On the sidelines is kindly gym worker Katrina (Kezia Burrows) who attempts to befriend the shell-shocked Sion, and while he very much remains a closed book emotionally, he does offer her a secret assist by butchering a chauvinist local lout who’s giving her grief. In fact, the horror/slasher element of the film is perhaps the least interesting thing about it, as Burke builds up an ensemble of characters who are all more than mere functional bit-players serving a hackneyed plot.
For example, two drug-dealing goons who work for a smarmy local kingpin are secret lovers who have been forced to conceal their relationship due to the air of unreconstructed machismo that pervades their grubby little community. Similarly, the two cops investigating this rash of disappearances come freighted with their own traumas, and an initially frosty relationship eventually thaws into something that’s rather toughing for a film that, in the main, focuses on violence, bigotry, exploitation, humiliation and which household tools are best for administering pain to your fellow man.
The link to Dead Man’s Shoes doesn’t begin and end with its angular loner with zero moral scruples when it comes to offing his targets. Burke injects a much-needed hit of parochial humour into proceedings, exemplified by Steve Meo’s hilarious, hapless Kevin, a wannabe wideboy who loves nothing more than to play dress-up Travis Bickle in his bedroom and have yelled arguments with his (always off-camera) mother.

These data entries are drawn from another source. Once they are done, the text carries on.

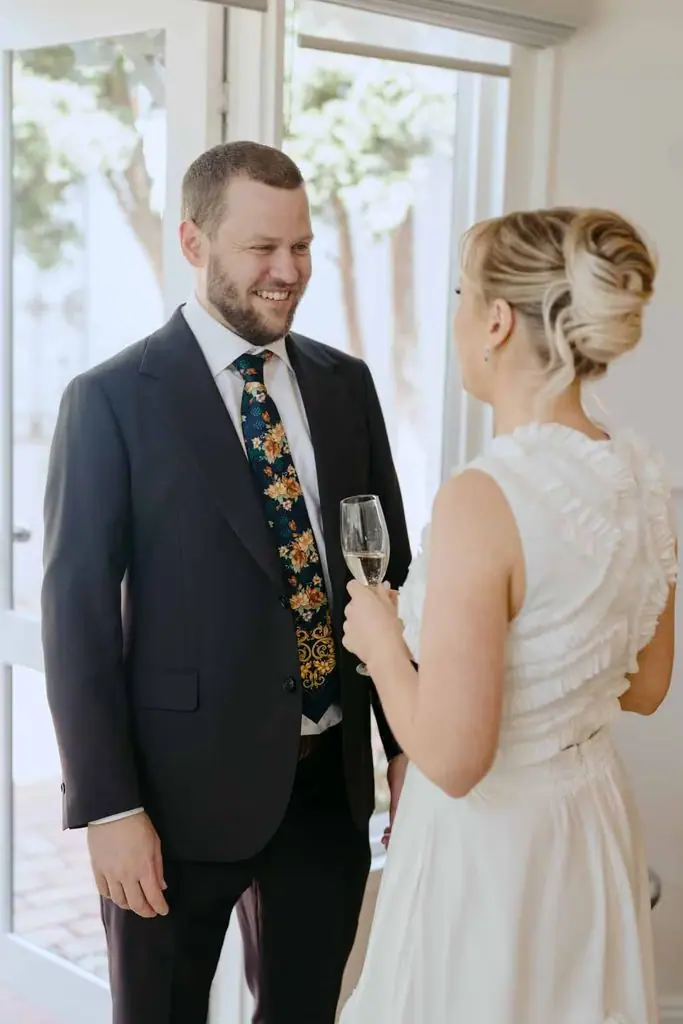 Couple smiling at each other during their first look
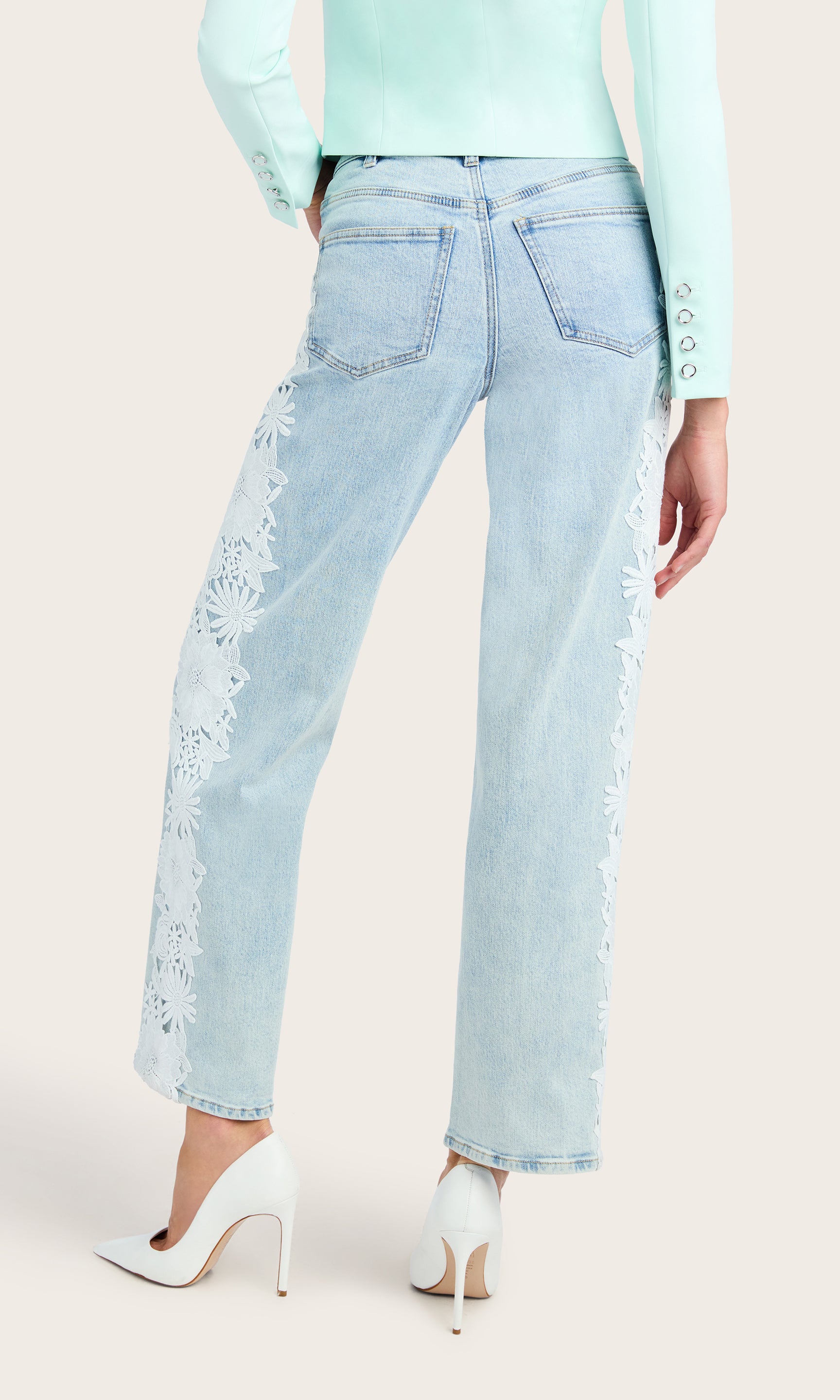 Back view of the Jethro Lace Combo Denim Jeans paired with a matching crepe blazer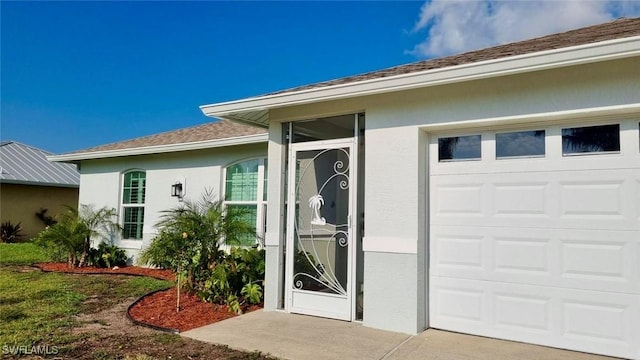 2847 SW 26th Pl, Cape Coral, FL 33914 - view of exterior entry featuring a garage, stucco siding, and a shingled roof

There’re no wheels being reinvented here in terms of tone or narrative, but it is a very solid genre runaround that is elevated by its occasional and welcome lapses into soulful introversion. It’s highly satisfying to see a filmmaker transition from a career making music videos and shorts to a work which expends time and effort to flesh-out all of its characters – even if that flesh might be eventually eaten by its cannibalistically-inclined antihero.